HiraBot author reported mini-max search with Policy and Value network.
It does not use monte-carlo.
Only top 8 moves from Policy is searched in root node. In other depth,
top 4 moves is searched.
Game result against Policy network best move (without search)
Win Loss winrate
MaxDepth=1, (558-442) 0.558 +40 Elo
MaxDepth=2, (351-150) 0.701 +148 Elo
MaxDepth=3, (406-116) 0.778 +218 Elo
MaxDepth=4, (670- 78) 0.896 +374 Elo
MaxDepth=5, (490- 57) 0.896 +374 Elo
MaxDepth=6, (520- 20) 0.963 +556 Elo
Search is simple alpha-beta.
There is a modification Policy network high probability moves tend to be selected.
MaxDepth=6 takes one second/move on i7-4790k + GTX1060.
His nega-max code
http://kiyoshifk.dip.jp/kiyoshifk/apk/negamax.zip
CGOS result, MaxDepth=6
http://www.yss-aya.com/cgos/19x19/cross/minimax-depth6.html
His Policy network(without search) is maybe
http://www.yss-aya.com/cgos/19x19/cross/DCNN-No336-tygem.html
His Policy and Value network(MCTS) is maybe
http://www.yss-aya.com/cgos/19x19/cross/Hiratuka10_38B100.html
Thanks,
Hiroshi Yamashita
_______________________________________________
Computer-go mailing list
Compu...@computer-go.org
http://computer-go.org/mailman/listinfo/computer-go
The question I always ask is: what's the real difference between MCTS
with a small UCT constant and an alpha-beta search with heavy Late Move
Reductions? Are the explored trees really so different?
In any case, in my experiments Monte Carlo still gives a strong benefit,
even with a not so strong Monte Carlo part. IIRC it was the case for
AlphaGo too, and they used more training data for the value network than
is publicly available, and Zen reported the same: Monte Carlo is important.

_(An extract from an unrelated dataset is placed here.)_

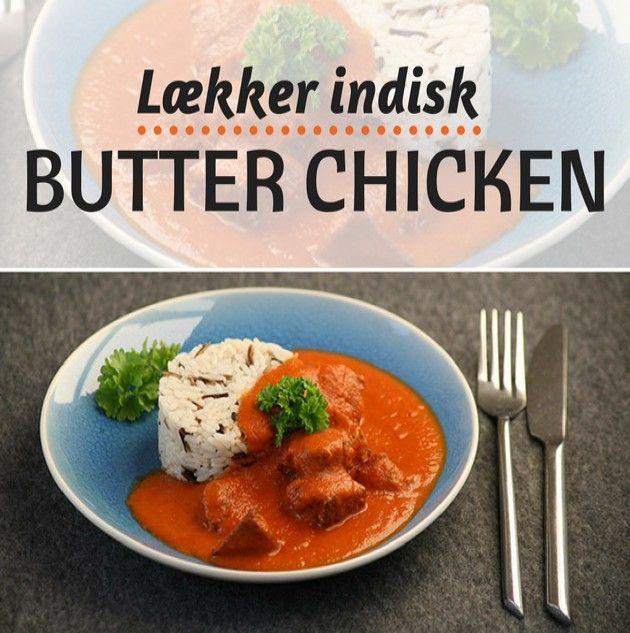 Butter chicken er en utroligt lækker indisk klassiker med varmende krydderier og en skøn sauce.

The main problem is the "only top x moves part". Late Move Reductions
are very nice because there is never a full pruning. This heavy pruning
by the policy network OTOH seems to be an issue for me. My program has
big tactical holes.
--
GCP
... This heavy pruning
by the policy network OTOH seems to be an issue for me. My program has
big tactical holes.
Yes, LMR in Go has is a big difference compared to LMR in chess: Go tactics take many moves to play out, whereas chess tactics are often pretty immediate. So LMR could hurt Go tactics much more than it hurts chess tactics. Compare the benefit of forcing the playout to the end of the game.
Best,
Brian
With infinite simulations everything is easy :-)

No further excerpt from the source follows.